記録によれば、本件起訴状の公訴事実第二は、「被告人は、法定の除外事由がないのに、昭和五七年一月五日一一時一四分ころ、山口県公安委員会が道路標識及び道路表示によって指定通行帯を設けた下関市秋根町大平楽前交差点において普通乗用自動車を運転して直進するにあたり、直進通行帯を通行せず、右折通行帯を通行直進した」旨のもので、故意による指定通行区分違反の罪(道路交通法一二〇条一項三号、三五条一項、四条一項)にあたる事実であるところ、原判決は、訴因変更の手続がなされていないのに、右の公訴事実の「直進するにあたり」とある次に、「過失により」と付加して公訴事実を引用し、過失による指定通行区分違反の罪(同法一二〇条二項、一項三号、三五条一項、四条一項)にあたる事実を認定判示していることが明らかである。

しかし、故意による指定通行区分違反と過失による指定通行区分違反とは構成要件が別個で事実関係に差異があり、被告人の防禦の範囲、重点の置き方を異にするのであって、故意による指定通行区分違反の訴因に対し、過失による指定通行区分違反の事実を認定することは、訴因として記載された事実より縮少された事実を認定する場合にもあたらない。また、記録を精査しても、本件が訴因変更の手続をとらないで過失による指定通行区分違反の事実を認定しても、審理の経過にかんがみ被告人の防禦に実質的な不利益を及ぼすものではない場合にあたるとは認められない。してみると、本件の場合、過失による指定通行区分違反の事実を認定するためには訴因変更の手続を要するものというべく、原審がその手続がなされていないのに右の事実を認定したのは、訴訟手続の法令に違反し、その違反が判決に影響を及ぼすことが明らかであるといわなければならない。

のみならず、原判決は、右の事実について、「罪となるべき事実」を判示するにあたって、前にみたように、被告人が前記交差点において直進するにあたり、「過失により」直進通行帯を通行せず、右折通行帯を通行直進した旨を判示するにとどまり、過失の内容を全く判示していない。
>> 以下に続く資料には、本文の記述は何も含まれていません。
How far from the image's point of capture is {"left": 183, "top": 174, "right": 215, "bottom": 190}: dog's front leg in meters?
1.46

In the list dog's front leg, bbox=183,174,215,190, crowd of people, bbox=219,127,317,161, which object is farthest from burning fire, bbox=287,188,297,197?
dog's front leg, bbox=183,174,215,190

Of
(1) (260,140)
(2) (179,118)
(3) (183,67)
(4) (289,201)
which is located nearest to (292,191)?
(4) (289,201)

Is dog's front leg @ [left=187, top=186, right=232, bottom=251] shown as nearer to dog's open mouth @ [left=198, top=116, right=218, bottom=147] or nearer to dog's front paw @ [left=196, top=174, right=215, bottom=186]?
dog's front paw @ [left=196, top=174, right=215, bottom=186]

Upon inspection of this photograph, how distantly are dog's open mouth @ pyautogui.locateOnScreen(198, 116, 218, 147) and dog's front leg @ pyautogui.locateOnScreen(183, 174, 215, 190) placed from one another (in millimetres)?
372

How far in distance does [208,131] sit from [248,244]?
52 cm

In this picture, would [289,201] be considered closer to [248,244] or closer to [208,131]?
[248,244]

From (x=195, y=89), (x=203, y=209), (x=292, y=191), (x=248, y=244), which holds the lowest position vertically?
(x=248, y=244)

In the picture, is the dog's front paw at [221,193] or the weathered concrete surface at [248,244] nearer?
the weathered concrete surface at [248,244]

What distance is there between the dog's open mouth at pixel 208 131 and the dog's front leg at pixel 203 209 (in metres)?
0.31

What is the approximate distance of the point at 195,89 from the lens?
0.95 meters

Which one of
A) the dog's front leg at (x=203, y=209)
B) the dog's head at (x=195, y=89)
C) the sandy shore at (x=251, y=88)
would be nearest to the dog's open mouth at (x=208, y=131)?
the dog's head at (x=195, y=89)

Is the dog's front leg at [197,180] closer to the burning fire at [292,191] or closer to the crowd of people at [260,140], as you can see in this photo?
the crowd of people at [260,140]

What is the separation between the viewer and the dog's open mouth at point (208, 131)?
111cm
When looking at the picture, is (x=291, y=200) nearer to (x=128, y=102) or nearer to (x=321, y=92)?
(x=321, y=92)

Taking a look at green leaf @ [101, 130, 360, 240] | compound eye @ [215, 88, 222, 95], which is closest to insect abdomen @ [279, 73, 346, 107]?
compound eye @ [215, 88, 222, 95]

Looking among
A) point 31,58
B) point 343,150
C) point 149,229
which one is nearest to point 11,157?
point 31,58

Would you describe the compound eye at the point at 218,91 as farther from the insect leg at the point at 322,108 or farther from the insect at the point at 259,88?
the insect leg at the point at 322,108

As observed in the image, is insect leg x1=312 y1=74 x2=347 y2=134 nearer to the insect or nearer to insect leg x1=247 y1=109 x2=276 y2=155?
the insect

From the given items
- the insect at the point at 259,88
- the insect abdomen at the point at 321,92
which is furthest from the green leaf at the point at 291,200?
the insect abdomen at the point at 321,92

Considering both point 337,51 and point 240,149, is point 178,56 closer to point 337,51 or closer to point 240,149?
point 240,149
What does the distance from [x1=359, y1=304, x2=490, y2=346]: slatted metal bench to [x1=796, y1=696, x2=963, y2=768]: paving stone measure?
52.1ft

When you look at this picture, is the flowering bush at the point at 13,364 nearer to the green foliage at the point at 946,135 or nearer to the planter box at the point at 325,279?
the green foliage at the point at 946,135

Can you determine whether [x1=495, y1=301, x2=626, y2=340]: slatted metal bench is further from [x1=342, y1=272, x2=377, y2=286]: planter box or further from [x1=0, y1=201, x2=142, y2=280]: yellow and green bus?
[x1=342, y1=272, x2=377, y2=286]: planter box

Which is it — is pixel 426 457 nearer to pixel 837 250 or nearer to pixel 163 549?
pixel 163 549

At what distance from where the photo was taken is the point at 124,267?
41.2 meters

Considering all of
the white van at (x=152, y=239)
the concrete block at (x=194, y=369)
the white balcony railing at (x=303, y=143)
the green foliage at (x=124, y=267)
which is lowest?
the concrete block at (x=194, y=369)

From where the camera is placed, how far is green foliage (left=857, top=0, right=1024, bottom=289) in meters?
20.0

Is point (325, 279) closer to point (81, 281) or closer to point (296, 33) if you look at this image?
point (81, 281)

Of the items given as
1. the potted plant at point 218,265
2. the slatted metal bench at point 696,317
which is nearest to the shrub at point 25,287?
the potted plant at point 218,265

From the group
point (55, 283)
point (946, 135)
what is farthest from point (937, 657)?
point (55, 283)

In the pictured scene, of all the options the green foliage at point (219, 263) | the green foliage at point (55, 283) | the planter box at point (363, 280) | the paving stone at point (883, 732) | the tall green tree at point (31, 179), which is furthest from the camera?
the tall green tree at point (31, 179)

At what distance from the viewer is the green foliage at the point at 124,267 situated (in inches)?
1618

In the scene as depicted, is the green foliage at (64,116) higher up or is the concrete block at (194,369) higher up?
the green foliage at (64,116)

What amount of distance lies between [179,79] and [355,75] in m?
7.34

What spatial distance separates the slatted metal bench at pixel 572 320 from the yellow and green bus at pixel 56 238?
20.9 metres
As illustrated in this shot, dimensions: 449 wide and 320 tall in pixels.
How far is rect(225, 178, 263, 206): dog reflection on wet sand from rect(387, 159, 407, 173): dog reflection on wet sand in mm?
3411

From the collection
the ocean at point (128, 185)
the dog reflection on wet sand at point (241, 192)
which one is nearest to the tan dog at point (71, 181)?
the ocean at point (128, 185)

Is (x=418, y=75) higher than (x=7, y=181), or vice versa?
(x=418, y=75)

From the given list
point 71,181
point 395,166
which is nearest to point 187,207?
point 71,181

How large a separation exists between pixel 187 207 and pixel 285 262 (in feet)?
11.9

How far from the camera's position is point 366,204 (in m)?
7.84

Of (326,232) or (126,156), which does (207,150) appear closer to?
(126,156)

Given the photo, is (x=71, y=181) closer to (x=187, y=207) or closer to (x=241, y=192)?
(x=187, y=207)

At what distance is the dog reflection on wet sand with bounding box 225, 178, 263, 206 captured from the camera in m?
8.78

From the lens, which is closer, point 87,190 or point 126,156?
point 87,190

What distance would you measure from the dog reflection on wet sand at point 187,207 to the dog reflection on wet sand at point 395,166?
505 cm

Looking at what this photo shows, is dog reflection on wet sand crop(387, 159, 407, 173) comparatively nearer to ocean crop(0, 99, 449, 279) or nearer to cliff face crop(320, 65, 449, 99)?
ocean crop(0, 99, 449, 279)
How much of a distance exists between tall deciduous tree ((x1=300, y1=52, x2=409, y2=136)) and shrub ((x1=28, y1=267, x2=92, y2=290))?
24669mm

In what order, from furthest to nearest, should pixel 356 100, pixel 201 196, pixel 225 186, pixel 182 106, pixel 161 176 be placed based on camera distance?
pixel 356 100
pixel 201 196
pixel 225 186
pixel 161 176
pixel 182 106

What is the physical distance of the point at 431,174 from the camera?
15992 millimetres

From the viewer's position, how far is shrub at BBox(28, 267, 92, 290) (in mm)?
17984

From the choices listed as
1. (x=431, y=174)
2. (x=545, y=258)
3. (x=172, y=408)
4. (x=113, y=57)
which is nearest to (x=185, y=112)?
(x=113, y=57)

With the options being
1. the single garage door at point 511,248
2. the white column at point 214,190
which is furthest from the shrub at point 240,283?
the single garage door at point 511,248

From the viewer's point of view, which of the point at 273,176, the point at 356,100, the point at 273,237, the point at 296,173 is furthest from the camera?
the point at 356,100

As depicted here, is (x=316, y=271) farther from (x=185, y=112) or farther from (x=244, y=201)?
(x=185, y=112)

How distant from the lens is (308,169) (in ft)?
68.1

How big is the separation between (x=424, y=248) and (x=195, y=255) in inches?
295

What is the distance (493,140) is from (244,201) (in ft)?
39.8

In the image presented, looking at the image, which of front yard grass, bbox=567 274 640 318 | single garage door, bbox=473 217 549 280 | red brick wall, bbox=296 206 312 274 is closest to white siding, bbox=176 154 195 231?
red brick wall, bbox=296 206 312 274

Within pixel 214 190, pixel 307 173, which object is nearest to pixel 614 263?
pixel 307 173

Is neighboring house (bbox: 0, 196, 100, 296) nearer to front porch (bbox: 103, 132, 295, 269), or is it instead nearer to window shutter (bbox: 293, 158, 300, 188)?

過失犯を認定するにあたっては、注意義務の内容及びこれを懈怠した事実を具体的に判示する必要があるのに、過失の内容を全く判示していない原判決には理由不備の違法があるというべきである。

そして、原判決は、右の過失による指定通行区分違反の罪と原判示のその余の罪とを併合罪とし、一個の刑を科しているのであるから、原判決は論旨(量刑不当の主張)に対して判断するまでもなく、全部破棄を免れない。

そこで、刑事訴訟法三九七条一項、三七八条四号、三七九条により原判決を破棄し、右の指定通行区分違反について故意犯が成立するか否か、過失犯について判断する場合には、過失の具体的内容を明確にして訴因変更の手続を経由したうえ、右の訴因について当事者に攻撃防禦の機会を与えるなど更に審理を尽くさせる必要があるので、同法四〇〇条本文により本件を山口地方裁判所に差し戻すこととして、主文のとおり判決する。